Perhaps this figures into the new trend, according to Sonenshein, of corporate executives weighing moral arguments alongside fiscal ones. "My old [advice for social change agents] would have been, just make the business case," Sonenshein says. "What's important [now] is to use language that speaks to the core values and mission of the organization. That's probably a good thing, because this way we're having a more transparent dialogue about why we're doing things."

But should corporations really adopt the role of society's moral police? On the one hand, the influence of corporations—that is to say, the sway of their money—is a more significant driver of policy than, say, a bunch of volunteers working for an advocacy non-profit. And if our elected officials are lagging behind, smart corporations can actually get ahead of a slow legislative process. "Big business was extending domestic partner benefits to include same-sex couples well before the government was," Sonenshein says.

Yet it's difficult to ignore the problems with trusting corporations to lead social change. "It's natural to question the intentions and motivations of big business, and ask if they really have the best interests in mind," he says.
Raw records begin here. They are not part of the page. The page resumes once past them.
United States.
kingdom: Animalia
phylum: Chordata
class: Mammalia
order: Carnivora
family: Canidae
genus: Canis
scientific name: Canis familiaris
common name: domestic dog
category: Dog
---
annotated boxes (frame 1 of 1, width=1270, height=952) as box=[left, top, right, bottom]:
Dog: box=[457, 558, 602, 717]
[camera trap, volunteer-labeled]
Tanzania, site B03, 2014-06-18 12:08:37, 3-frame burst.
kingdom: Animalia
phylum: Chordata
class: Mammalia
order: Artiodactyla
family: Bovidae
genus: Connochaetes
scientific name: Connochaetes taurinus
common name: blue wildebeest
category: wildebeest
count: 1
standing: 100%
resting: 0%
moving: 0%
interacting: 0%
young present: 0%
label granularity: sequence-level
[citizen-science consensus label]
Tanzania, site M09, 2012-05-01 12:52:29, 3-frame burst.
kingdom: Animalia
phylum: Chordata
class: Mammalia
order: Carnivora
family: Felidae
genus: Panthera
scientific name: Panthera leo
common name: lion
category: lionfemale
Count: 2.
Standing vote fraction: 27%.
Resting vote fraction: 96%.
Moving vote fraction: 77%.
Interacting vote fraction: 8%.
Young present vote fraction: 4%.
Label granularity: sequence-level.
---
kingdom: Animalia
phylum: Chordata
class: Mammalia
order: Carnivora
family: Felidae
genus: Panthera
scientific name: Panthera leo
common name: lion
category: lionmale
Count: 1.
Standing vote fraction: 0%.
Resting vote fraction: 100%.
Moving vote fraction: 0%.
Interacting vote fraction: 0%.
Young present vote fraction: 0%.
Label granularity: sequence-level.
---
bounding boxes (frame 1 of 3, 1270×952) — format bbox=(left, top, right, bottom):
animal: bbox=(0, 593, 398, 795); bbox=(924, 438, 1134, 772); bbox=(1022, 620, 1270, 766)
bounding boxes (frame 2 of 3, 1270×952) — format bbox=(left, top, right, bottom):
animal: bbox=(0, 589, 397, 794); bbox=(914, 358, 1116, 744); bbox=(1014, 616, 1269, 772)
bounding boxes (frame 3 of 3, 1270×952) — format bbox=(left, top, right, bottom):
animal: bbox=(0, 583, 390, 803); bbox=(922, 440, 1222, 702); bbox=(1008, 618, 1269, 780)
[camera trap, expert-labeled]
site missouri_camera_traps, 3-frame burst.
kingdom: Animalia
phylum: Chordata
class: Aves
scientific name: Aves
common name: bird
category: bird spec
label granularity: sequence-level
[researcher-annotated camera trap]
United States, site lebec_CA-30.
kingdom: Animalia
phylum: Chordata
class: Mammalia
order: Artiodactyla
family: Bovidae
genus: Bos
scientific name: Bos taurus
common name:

It's also worth questioning the effectiveness of this approach.

Take the fight over Deferred Action for Childhood Arrivals. While more than 400 chief executive officers urged Trump to keep the Obama-era program, their arguments were couched in a business-first philosophy.

"Dreamers contribute to our companies," Apple's Tim Cook tweeted. "These young people represent the future of our country and our economy," Facebook's Mark Zuckerberg wrote. "As a CEO, I see each day the direct contributions that talented employees from around the world bring to our company, our customers and to the broader economy," Microsoft's Satya Nadella said on LinkedIn.

It's not surprising that executives would focus on how the elimination of DACA would affect their profits, but such public outcries fall flat as galvanizing messages. This is why activists, not corporations, will continue to be the true drivers of social change.